The length of the column is definitely not 64 digits (I verified that no values in the source data are 64 digits long), so the first branch should not be evaluated here. The exception indicates that it is evaluating this branch though, and then failing when it throws an exception. Based on some additional experimentation it seems that both branches of the case when statement in the transformation are evaluated eagerly, and the exception from the side that fails bubbles up and breaks the transformation function statement, even though its value wouldn't be used anyway.

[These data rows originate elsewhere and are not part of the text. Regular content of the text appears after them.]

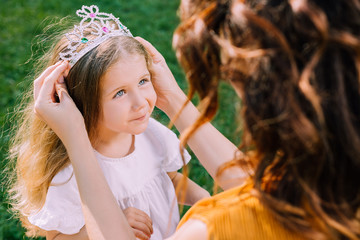 mommy putting crown on daughter's head, close up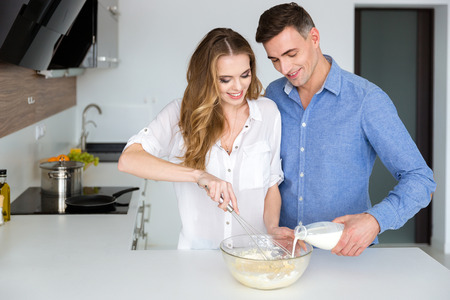 wife beater: Beautiful couple mixing products in glass bowl with hand beater on the kitchen Stock Photo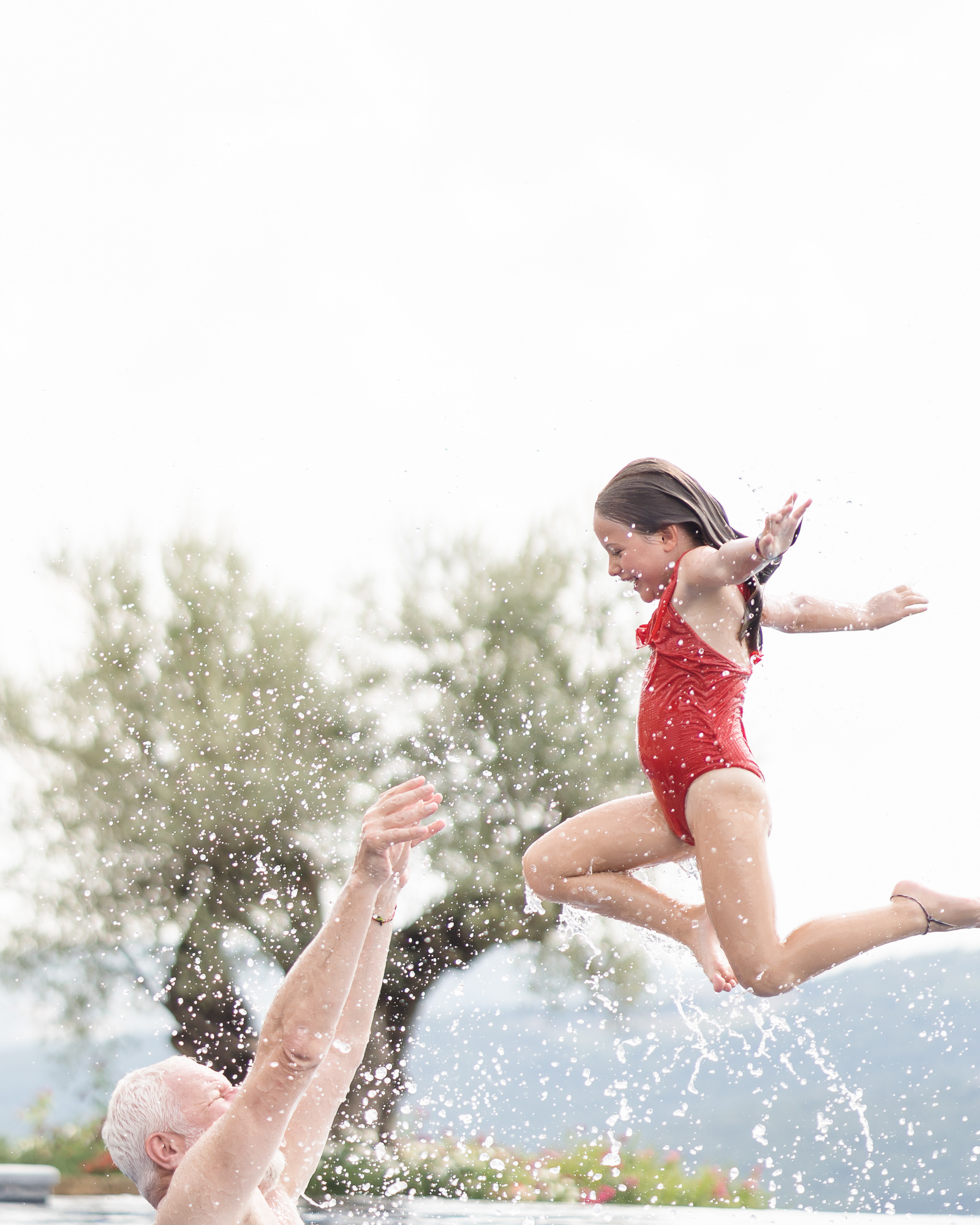 Father playing with his daughter in a swimming pool at Belmond Castello di Casole in Tuscany, Italy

I don't think the semantics of the case statement should be to have eager evaluation, both from a correctness and performance standpoint. I can't reproduce this when writing a regular query, so I think this has to do with different behavior in the way transformation functions are evaluated.

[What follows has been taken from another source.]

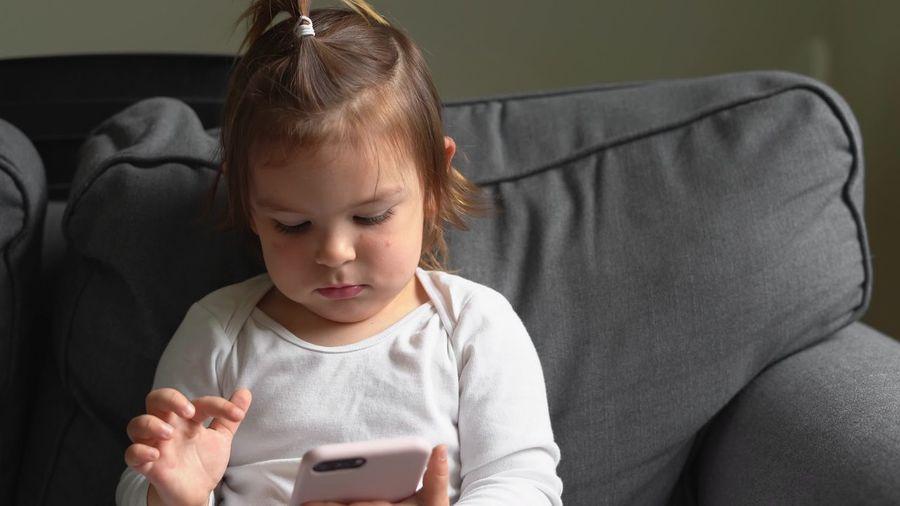 Full length of girl using mobile phone while sitting on sofa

diegs commented 1 month ago

Note: the workaround we used was to invert the transformation function as follows:

bytesToBigDecimal(hexToBytes(case when length(columnName) = 64 then concat('0000', columnName) else concat('000000', columnName) end))

Then the case statement never fails when evaluating both branches, and the correct value is passed to hexToBytes/bytesToBigDecimal.